I educate based the relationship I have with the person. But I haven't yet come across anyone who's reaction is negative or thinks "they couldn't wear their hair natural" or "they don't have that good hair" (doesn't mean they don't think it though). After reading all these blogs I've sort of come up with how I feel and what my responses are going to be when/if those instances do occur:

"I fully support and stand by the stance that you can wear your hair however you choose, as long as you understand there is Absolutely Nothing Wrong with Your Hair the Way It Is Just the Way God Made You."

I feel as though I don't need to preach. I hope by educating those who ask and by being a living example, that that will do more to encourage others than any preaching I may get into. Like right now, I'm interviewing for jobs for the first time since going natural. And I can't wait!!! To get hired and share that story, as just one example of how hair cannot and will not stop me (nor does it have to stop anyone else). There are also a lot of naturals online who are dating/married so there's lots of inspiration in their stories as well.

Real quick, just wanted to say your blog is really good. Seriously, it's becoming one of my daily check-in's. Your content and seriousness is definitely worth the respect.

Sunshinelovespeace said...

jhavianicole-
I hope we are all doing our little part, by being natural to help destroy the term. Thanks for commenting.

Evelyn Parham-
As a hairdresser I know you hear it ALL! That is really sad that so many women are passing these negative feelings about our natural features down to their daughters. And like you said it is sad that so many are trapped in that mind set. Sometimes I feel like there is no hope, but then I remember my hair story and I know if I can be happy nappy, ANYONE can.
Thanks for reading my blog. And you know what, I never formally announced I was having a baby, I just kinda snuck it in there one day! Thanks for your warm wishes.

Misses B-
"There's so much more to life than the texture of one's hair!"

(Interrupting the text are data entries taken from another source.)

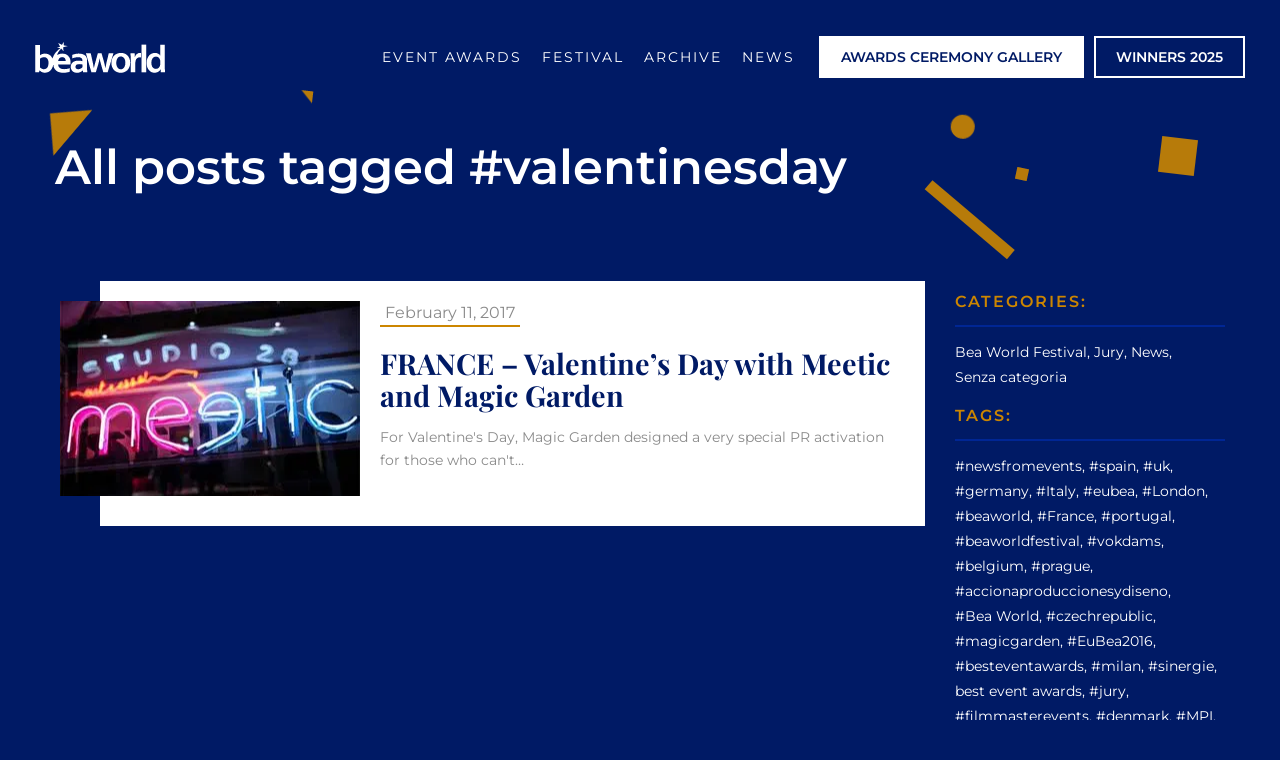

--- FILE ---
content_type: image/svg+xml
request_url: https://ei4c4xmm3i8.exactdn.com/wp-content/themes/beaworld/dist/assets/images/logo.svg
body_size: 1691
content:
<?xml version="1.0" encoding="utf-8"?>
<!-- Generator: Adobe Illustrator 21.1.0, SVG Export Plug-In . SVG Version: 6.00 Build 0)  -->
<svg version="1.1" id="Livello_1" xmlns="http://www.w3.org/2000/svg" xmlns:xlink="http://www.w3.org/1999/xlink" x="0px" y="0px"
	 viewBox="0 0 257.7 61.6" style="enable-background:new 0 0 257.7 61.6;" xml:space="preserve">
<style type="text/css">
	.st0{fill:#FFFFFF;}
</style>
<g>
	<path class="st0" d="M103.1,49.9V36.6c0-1.8-0.3-3.4-1-4.9c-0.7-1.5-1.7-2.8-3.1-3.9c-1.4-1.1-3.1-2-5.2-2.6
		c-2.1-0.6-4.5-0.9-7.2-0.9c-2.3,0-4.6,0.2-6.7,0.7c-2.1,0.4-4.1,1-6,1.8v6.7c2.2-0.8,4.2-1.4,6.1-1.7c1.9-0.4,3.7-0.6,5.6-0.6
		c1.5,0,2.8,0.2,3.9,0.5c1.1,0.4,1.9,0.8,2.6,1.4s1.1,1.3,1.4,2c0.3,0.8,0.4,1.6,0.4,2.4v1.4c-1-0.3-2.2-0.5-3.6-0.7
		c-1.4-0.2-2.9-0.3-4.5-0.3c-2.2,0-4.3,0.3-6.1,0.8c-1.8,0.5-3.4,1.3-4.7,2.4c-1.3,1-2.4,2.3-3.1,3.8c-0.7,1.5-1.1,3.2-1.1,5.1
		c0,1.7,0.3,3.3,1,4.7c0.6,1.4,1.5,2.6,2.6,3.6c1.1,1,2.4,1.7,4,2.2c1.6,0.5,3.2,0.8,5,0.8c1.3,0,2.6-0.1,3.7-0.4
		c1.1-0.3,2.2-0.7,3.1-1.1c0.9-0.5,1.8-1,2.5-1.5c0.7-0.5,1.3-1.1,1.9-1.6h0.2l0.4,3.7h8.3c-0.1-1.3-0.1-2.8-0.2-4.5
		C103.1,54.2,103.1,52.2,103.1,49.9z M93.9,50.7c-0.4,0.4-0.9,0.8-1.4,1.3c-0.6,0.4-1.2,0.8-1.9,1.2c-0.7,0.3-1.5,0.6-2.3,0.9
		c-0.8,0.2-1.7,0.3-2.6,0.3c-0.8,0-1.5-0.1-2.1-0.3c-0.7-0.2-1.3-0.5-1.8-0.9c-0.5-0.4-0.9-0.9-1.2-1.5c-0.3-0.6-0.4-1.3-0.4-2.1
		c0-1.7,0.7-3,2-3.8c1.3-0.8,3.1-1.2,5.3-1.2c1.2,0,2.3,0.1,3.5,0.2c1.1,0.2,2.2,0.3,3,0.5V50.7z"/>
	<path class="st0" d="M65.6,28.5c-1.5-1.5-3.2-2.5-5.2-3.2c-2-0.7-4.2-1-6.6-1c-2.3,0-4.5,0.4-6.6,1.2c-1.3,0.5-2.4,1.1-3.5,1.8
		c1.7-7.3,8.5-12.7,8.5-12.7l4.2,5.1L55.9,12l8.7-2.1L57,8.3l0.2-6.9l-3.8,6.1L46,3.8l3.6,7.1l-6,2.5h7.3c0,0-7.3,4.7-11.9,11.4
		c-2.1,3.1-3.5,6.6-4.3,9.2c-0.9-2.1-2.1-3.9-3.5-5.3c-1.5-1.5-3.3-2.5-5.3-3.3c-2-0.7-4-1.1-6.1-1.1c-1.1,0-2.1,0.1-3,0.3
		c-1,0.2-1.9,0.4-2.7,0.7c-0.8,0.3-1.6,0.6-2.3,1c-0.7,0.4-1.3,0.7-1.9,1.1H9.7c0-0.5,0-1.2,0.1-2c0-0.9,0-1.8,0-2.9V7.8H0.6v44.2
		c0,1.4,0,2.8-0.1,4.4c0,1.5-0.1,2.8-0.1,3.9H8l0.9-3.7h0.2c0.3,0.4,0.8,0.9,1.4,1.4c0.6,0.5,1.3,1,2.2,1.5c0.9,0.5,1.9,0.9,3,1.2
		c1.1,0.3,2.4,0.5,3.8,0.5c2,0,4-0.4,6-1.1c2-0.8,3.8-1.9,5.4-3.5c1.6-1.6,2.9-3.6,3.9-6c0.7-1.8,1.2-3.8,1.4-6
		c0.1,2.7,0.6,5.1,1.5,7.1c1,2.3,2.5,4.1,4.3,5.5c1.8,1.4,3.9,2.5,6.3,3.1c2.4,0.6,4.9,1,7.6,1c2.6,0,5.2-0.2,7.7-0.7
		c2.5-0.4,4.3-0.9,5.5-1.4v-6.8c-2,0.6-4,1.1-5.9,1.4c-1.9,0.3-3.8,0.5-5.6,0.5c-1.6,0-3.1-0.2-4.5-0.5c-1.4-0.3-2.6-0.8-3.7-1.6
		c-1-0.7-1.9-1.6-2.5-2.8c-0.6-1.1-1-2.5-1.2-4.1h24.7c0.1-0.8,0.1-1.9,0.1-3.1c0-3.1-0.4-5.8-1.2-8.1C68.2,31.8,67.1,30,65.6,28.5z
		 M26.1,47.4c-0.4,1.4-1,2.7-1.7,3.7c-0.8,1-1.7,1.8-2.8,2.4c-1.1,0.6-2.4,0.9-3.9,0.9c-0.9,0-1.7-0.1-2.5-0.3
		c-0.8-0.2-1.5-0.5-2.2-0.9c-0.7-0.4-1.3-0.7-1.8-1.2c-0.5-0.4-1-0.8-1.3-1.2V34c1.1-0.8,2.4-1.5,3.8-2c1.4-0.5,2.8-0.8,4.1-0.8
		c1,0,2,0.1,3,0.4c1,0.3,2,0.9,2.9,1.7c0.9,0.8,1.7,2,2.2,3.6c0.6,1.6,0.9,3.5,0.9,5.7C26.7,44.3,26.5,45.9,26.1,47.4z M45.9,38.6
		c0.1-1,0.4-2,0.8-2.9c0.4-0.9,0.9-1.7,1.6-2.4c0.7-0.7,1.4-1.2,2.4-1.6c0.9-0.4,1.9-0.6,3.1-0.6c1.2,0,2.2,0.2,3.1,0.6
		c0.9,0.4,1.6,0.9,2.2,1.6c0.6,0.7,1,1.5,1.3,2.4c0.3,0.9,0.4,1.9,0.4,2.9H45.9z"/>
	<path class="st0" d="M146.2,23.8l-4.1,16.3c-1,4.3-1.8,8.3-2.4,12.3h-0.1c-0.8-4-1.8-8-2.9-12.3L132,23.8h-7.5l-4.7,16.7
		c-1.1,3.8-2.3,7.8-3,11.8h-0.2c-0.7-4-1.5-8-2.3-11.9l-3.8-16.6H101l10.8,36.6h8.7l4.7-14.9c1.1-3.6,2-7.2,2.8-11.7h0.2
		c0.8,4.4,1.7,7.9,2.8,11.7l4.4,14.9h8.6l11.5-36.6H146.2z"/>
	<path class="st0" d="M170.5,23c-11.1,0-19,7.4-19,19.4c0,11.7,8,18.9,18.4,18.9c9.3,0,18.8-6,18.8-19.5
		C188.7,30.7,181.4,23,170.5,23z M170.2,54.6c-5.6,0-9.1-5.3-9.1-12.4c0-6.1,2.6-12.4,9.2-12.4c6.3,0,8.9,6.5,8.9,12.3
		C179.1,49.4,175.4,54.6,170.2,54.6z"/>
	<path class="st0" d="M198.1,30.8h-0.3l-0.3-7h-8.1c0.2,3.3,0.3,6.8,0.3,11.8v24.8h9.3v-19c0-1.1,0.1-2,0.3-2.9c0.8-4.1,3.8-7,8.3-7
		c1.1,0,2,0.1,2.7,0.3v-8.7c-0.8-0.1-1.3-0.2-2.2-0.2C204.2,23,199.9,25.6,198.1,30.8z"/>
	<rect x="211.2" y="7" class="st0" width="9.3" height="53.4"/>
	<path class="st0" d="M257.4,50.2V7h-9.3v20.8H248c-1.7-2.7-5.3-4.8-10.3-4.8c-8.8,0-16.5,7.3-16.4,19.6c0,11.3,6.9,18.7,15.7,18.7
		c5.3,0,9.8-2.6,12-6.6h0.2l0.4,5.8h8.3C257.6,58,257.4,53.9,257.4,50.2z M248.2,44.6c0,1-0.1,1.9-0.3,2.7c-0.9,4-4.2,6.5-8,6.5
		c-5.9,0-9.2-4.9-9.2-11.6c0-6.8,3.3-12.1,9.3-12.1c4.2,0,7.1,2.9,8,6.5c0.2,0.8,0.2,1.7,0.2,2.4V44.6z"/>
</g>
</svg>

The way people act, you would think that your hair texture determined how long you were going to live or something. I know that historically speaking, when the term actually had some validity, texture (along with other features) was important to ones survival, but in this day and age..... your statement is dead on...there is SO MUCH MORE to life than that! Thanks for commenting.

Lorrett-
You're Big chopping on Friday!!!! Yay!!!! I am THRILLED!!!!
"I'm ready for. I wish they would. I'll let 'em have it"
I love that! Go get 'em girl! And BTW we wanna see those bog chop pictures! Thanks for commenting.

vanessa's daughter-
Kudos to you for speaking up in the gym against TWO women! I am sure they were shocked that you said something to them. It really is too bad how mothers are drilling these thoughts into their daughters heads.

Glad you like the Products you ordered! I really appreciate your business.

Caramel-
I wasn't introduced to the term until a little later in life either.... it is a good thing that it is so foreign to you.
And it is amazing that your ex compared his hair to yours now and is basically saying that you have a "good" texture of hair. I imagine your hair is soft and your curls are not that tight....but you are still someone who had to convert from straightening your hair to accepting its curls. TO me that just goes to show that we all have different ideas when it comes to hair and every natural hair journey is so truly different. Thanks for commenting.

Licklemslady-
Your brother sounds a little like mine! But one thing I have been thinking about when it comes to our men preferring women of different ethnicities and races is that perhaps they are going to them because so many of us are trying to imitate these other womens hair that they would rather have the real thing.....hmmm
Black men are just as brainwashed as us on this topic. Thanks for reading and commenting.

mysskay-
You got the comeback already prepared! I love it!

"I hope by educating those who ask and by being a living example, that that will do more to encourage others than any preaching I may get into."
I love that as well.
Thanks for the kind words you said about this blog. It really means alot to me when my readers enjoy what I write. It encourages me to continue. Thanks very much!